From: Sebastian Herbszt
Subject: Re: [Qemu-devel] Re: POST failure (loop) with isapc and seabios
Date: Mon, 30 Nov 2009 21:34:58 +0100

Gleb Natapov wrote:
On Fri, Nov 27, 2009 at 09:42:19PM +0100, Sebastian Herbszt wrote:
Gleb Natapov wrote:
>On Thu, Nov 26, 2009 at 09:55:28PM +0100, Sebastian Herbszt wrote:
>>Gleb Natapov wrote:
>>>On Wed, Nov 25, 2009 at 11:04:20PM +0100, Sebastian Herbszt wrote:
>>>>Gleb Natapov wrote:
>>>>>On Wed, Nov 25, 2009 at 06:09:51AM +0000, Jamie Lokier wrote:
>>>>>>Gleb Natapov wrote:
>>>>>>> > But QEMU is used to run old OSes too.
>>>>>>> > > That's OK. I don't expect BIOS to be reloaded if OS
>>>>>>restart by jumping
>>>>>>> to BIOS reset code.
>>>>>>
>>>>>>That's good then.
>>>>>>
>>>>>>What about DOS and DOS-extender programs which do a soft reset by
>>>>>>triple-faulting the CPU (see Sebastian's notes on i440FX behaviour),
>>>>>>and asking the keyboard controller?
>>>>>>
>>>>>>Both of those methods are used by DOS and DOS-extender programs to
>>>>>>switch from protected mode to real mode.  Keyboard controller was used
>>>>>>originally, but then someone figured out that triple fault can be used
>>>>>>(on most PCs) and is faster.
>>>>>>
>>>>>>The switch to real mode is done by writing somewhere the BIOS checks,
>>>>>>so the BIOS just branches back to the application.
>>>>>>
>>>>>If offset 0x0f in CMOS contains 0x0a then BIOS jumps to address stored
>>>>>in memory address 0x467.
>>>>>
>>>>>>I think that may imply it has to be a "soft reset" as described by
>>>>>>Sebastian in the i440FX description, and I would think the BIOS must
>>>>>>not be reloaded.
>>>>>Reading ich9 spec I see that on this chipset it is possible to configure
>>>>>what kind of reset triple fault generates. Make it not very reliable. Was
>>>>>this triple fault trick only needed on 286 anyway?
>>>>
>>>>It seems to be INIT# vs. PLTRST# (Platform Reset). On the latter all devices
>>>>are reset. Table 5-40 is pretty descriptive and there seem to be way too 
many
>>>>ways to trigger a reset. I think PLTRST# is used when a reset is triggered 
by
>>>>the ACPI method. Fortunatelly we don't have to implement this (yet) since
>>>>it's not available on  the 440fx.
>>>>
>>>>Using triple fault to reset is used on 286+.
>>>>
>>>Triple fault use as a reset is widely used today. Use of triple fault to
>>>switch from protected mode to real mode was specific for 286.
>>
>>Whether triple fault is used just for a reset or to switch from protected 
mode to real
>>mode is irrelevant, because from the hardware point of view this is exactly 
the same
>>reset. And old applications can still use this method on new CPUs.
>>
>If triple fault is used just for a reset we can do hard reset like we do
>now. It may violate HW spec but it works.

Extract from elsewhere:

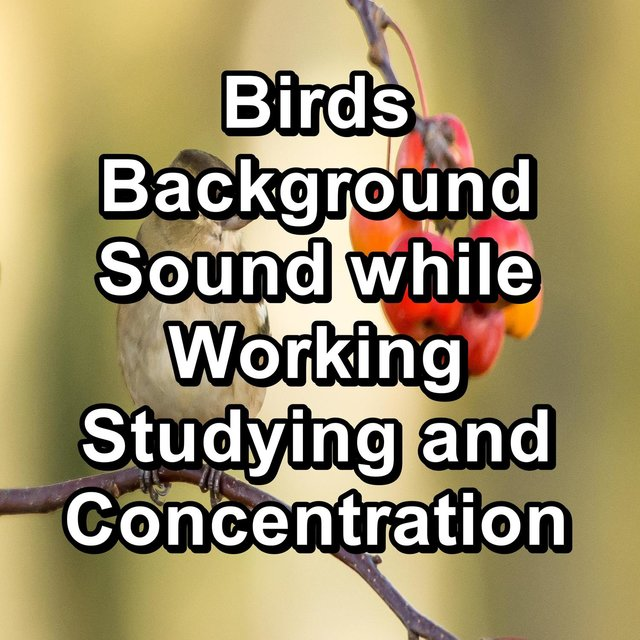 Birds Background Sound while Working Studying and Concentration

Bad things might happen tho, because some of the hardware state is reset even 
if it should
not be. If some OS does program the PIIX3 PIRQx route control registers and 
then uses
triple fault to return from protected mode and qemu does reset those registers 
back to
default values, the OS might not like it when the BIOS resumes it.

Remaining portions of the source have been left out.